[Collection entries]
>>>

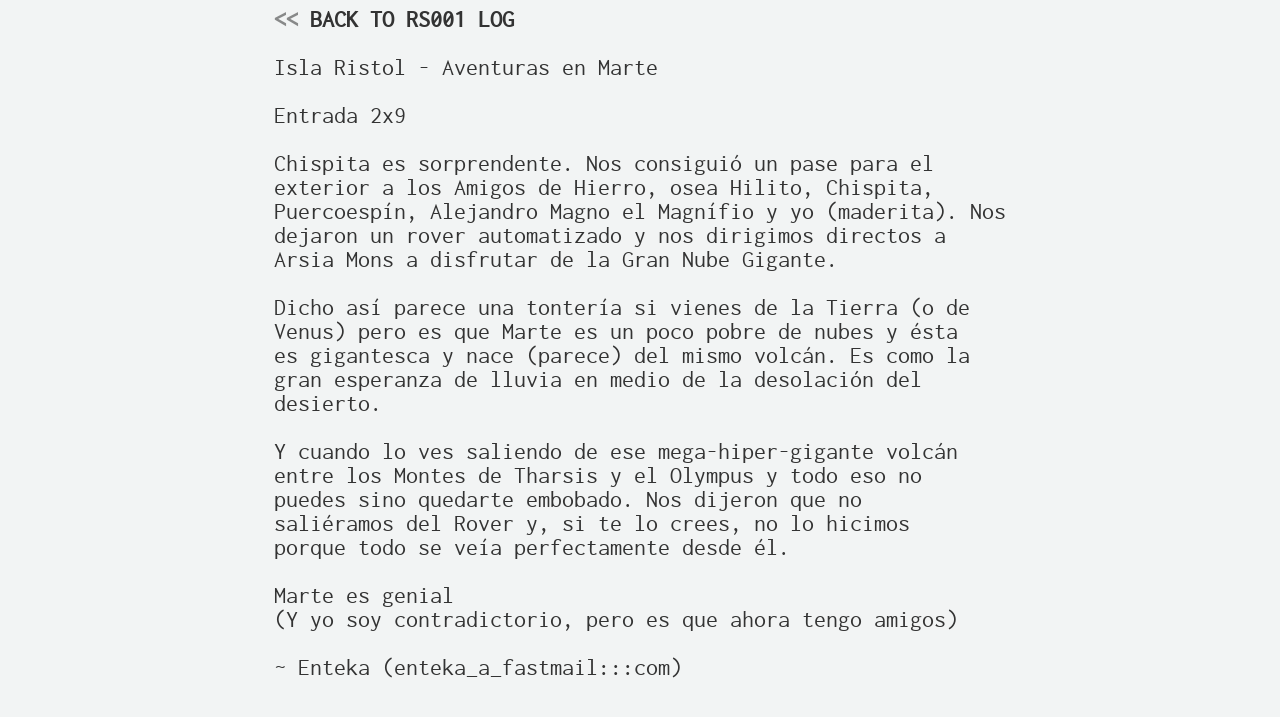

--- FILE ---
content_type: text/html; charset=utf-8
request_url: https://cosmic.voyage/Isla%20Ristol/b9.html
body_size: 1485
content:
<!DOCTYPE html>
<html lang="en">
  <head>
    <meta charset=utf-8>
    <meta http-equiv=X-UA-Compatible content="IE=edge">
    <meta name=viewport content="shrink-to-fit=no,width=device-width,height=device-height,initial-scale=1,user-scalable=1">
    <!-- Rocket favicon by Adrien Coquet from the Noun Project -->
    <link rel="apple-touch-icon" sizes="180x180" href="/apple-touch-icon.png">
    <link rel="icon" type="image/png" sizes="32x32" href="/favicon-32x32.png">
    <link rel="icon" type="image/png" sizes="16x16" href="/favicon-16x16.png">
    <script defer type="text/javascript" src="/scripts.js"></script>
    <link rel="stylesheet" href="/styles.css">
    <title>Cosmic Voyage - Messages from Humanity's Stellar Diaspora</title>
    <meta name="description" content="Cosmic Voyage is a public-access unix system and 'tilde' community based around a collaborative science-fiction universe. Users write stories as the people aboard ships, colonies, and outposts, using the only remaining free, interconnected network that unites the dispersed peoples of the stars.">
    <link rel="canonical" href="https://cosmic.voyage/Isla%20Ristol/b9.html">
    <!-- Matomo -->
    <script>
      var _paq = window._paq = window._paq || [];
      /* tracker methods like "setCustomDimension" should be called before "trackPageView" */
      _paq.push(['trackPageView']);
      _paq.push(['enableLinkTracking']);
      (function() {
        var u="//matomo.tomasino.org/";
        _paq.push(['setTrackerUrl', u+'matomo.php']);
        _paq.push(['setSiteId', '1']);
        var d=document, g=d.createElement('script'), s=d.getElementsByTagName('script')[0];
        g.async=true; g.src=u+'matomo.js'; s.parentNode.insertBefore(g,s);
      })();
    </script>
    <!-- End Matomo Code -->
  </head>
  <body>
    <div class="page-wrapper">
<pre class="inner-wrapper">
<a href="/log"><span class="dim">&lt;&lt;</span> BACK TO RS001 LOG</a>

Isla Ristol - Aventuras en Marte

Entrada 2x9

Chispita es sorprendente. Nos consiguió un pase para el
exterior a los Amigos de Hierro, osea Hilito, Chispita,
Puercoespín, Alejandro Magno el Magnífio y yo (maderita). Nos
dejaron un rover automatizado y nos dirigimos directos a
Arsia Mons a disfrutar de la Gran Nube Gigante.

Dicho así parece una tontería si vienes de la Tierra (o de
Venus) pero es que Marte es un poco pobre de nubes y ésta
es gigantesca y nace (parece) del mismo volcán. Es como la
gran esperanza de lluvia en medio de la desolación del 
desierto.

Y cuando lo ves saliendo de ese mega-hiper-gigante volcán
entre los Montes de Tharsis y el Olympus y todo eso no 
puedes sino quedarte embobado. Nos dijeron que no 
saliéramos del Rover y, si te lo crees, no lo hicimos
porque todo se veía perfectamente desde él.

Marte es genial
(Y yo soy contradictorio, pero es que ahora tengo amigos)

~ Enteka (enteka_a_fastmail:::com)

</pre>
    </div>
    </body>
  </head>
</html>



--- FILE ---
content_type: application/javascript; charset=UTF-8
request_url: https://cosmic.voyage/scripts.js
body_size: 796
content:
// I'm sorry you have to see JavaScript on this site, but it's here to
// enable a manual dark mode toggle. When dark mode support improves I
// can probably remove this again.
function setMode(mode, val) {
  if (val) document.body.classList.add(mode)
  else document.body.classList.remove(mode)
  Array.from(document.querySelectorAll('a'))
  .filter( el => el.href.indexOf('cosmic.voyage') !== -1)
  .map( el => {
    var url = el.href
    var p = url.indexOf('?') !== -1 ? url.substr(url.indexOf('?')) : ''
    var baseURL = url.split('?')[0]
    const params = new URLSearchParams(p)
    if (val) {
      params.append(mode, 1)
    } else {
      params.delete(mode)
    }
    p = params.toString()
    el.href = baseURL + (p ? '?' + p : '')
  })
}

window.addEventListener('DOMContentLoaded', function() {
  var params = new URLSearchParams(window.location.search)
  if (params.has('dark')) {
    setMode('dark', true)
  } else if (params.has('light')) {
    setMode('light', true)
  }
})
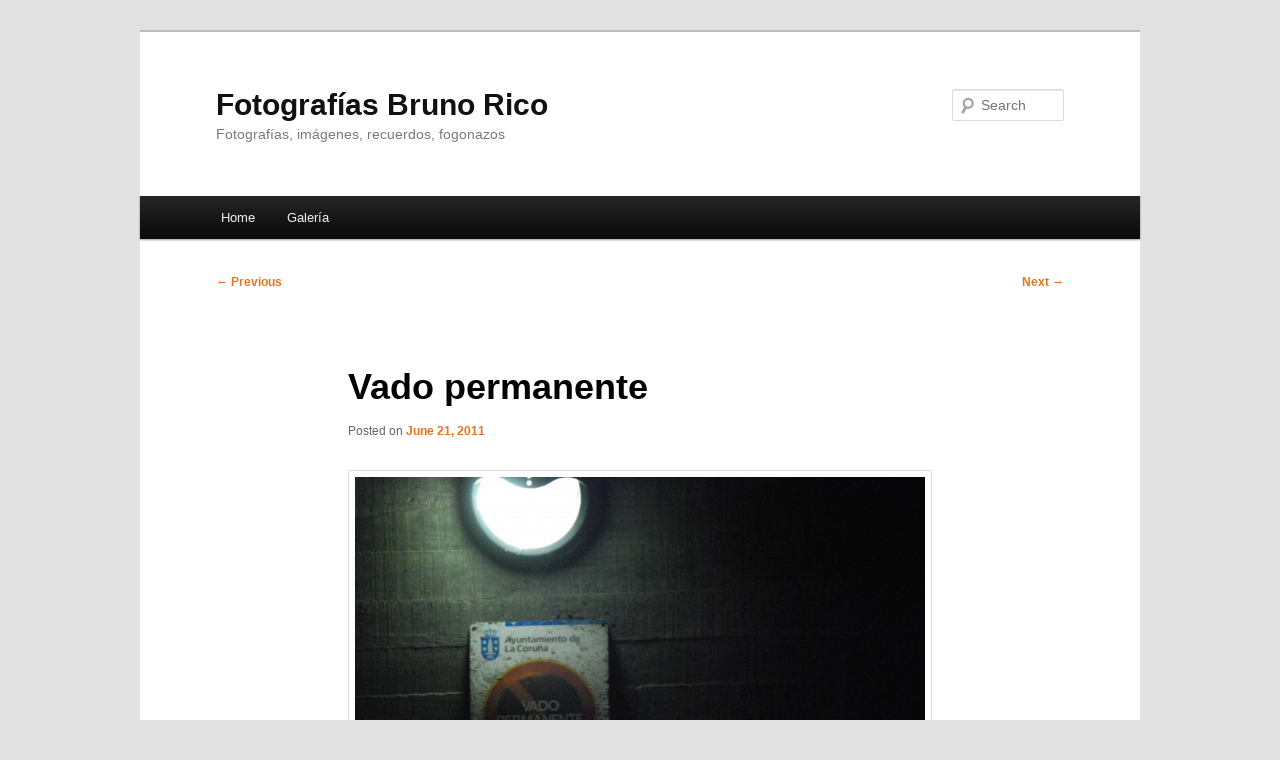

--- FILE ---
content_type: text/css
request_url: https://fotoblog.librodeapuntes.es/wp-content/themes/twentyeleven-child/style.css?ver=20241112
body_size: 523
content:
/*
Theme Name: Twenty Eleven Child [Gallery]
Description: Child theme for the Twenty Eleven theme 
Author: Bruno Rico
Template: twentyeleven
Info: http://codex.wordpress.org/Child_Themes
*/

@import url("../twentyeleven/style.css");

.menu{z-index:10;}
#branding {
	z-index: 10;
}
#myGallery, #gallery
{
text-align:center;
width: 100% !important;
height:600px !important;
margin-top:0em;
z-index: 999999;
}
#myGallery a img{text-decoration:none;border:none;}

#myGallery li{
	display:inline;
	float: left;
	padding: 10px 10px 25px 10px;
	margin:0.5em;
	background: #eee;
	border: 1px solid #fff;
}
#myGallery .photofooter{
/*max-width:150px;*/
font-family: 'Dawning of a New Day', cursive, helvetica;
font-style:italic;
font-size:1.1em;
display:block;
text-align:left;
text-decoration:none;
color:blue;
}
.photofooter a{
max-width:150px;
font-family: 'Dawning of a New Day', cursive, helvetica;
font-style:italic;
font-size:1.1em;
display:block;
text-align:left;
text-decoration:none;
}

<<<

» **Exercise details**
Copy the stretch of the records above that runs from the line with "request_url: https://cosmic.voyage/scripts.js" through the line with "remove this again.". Both end lines belong in the copy, and nothing else does.

» **Solution to this exercise**
request_url: https://cosmic.voyage/scripts.js
body_size: 796
content:
// I'm sorry you have to see JavaScript on this site, but it's here to
// enable a manual dark mode toggle. When dark mode support improves I
// can probably remove this again.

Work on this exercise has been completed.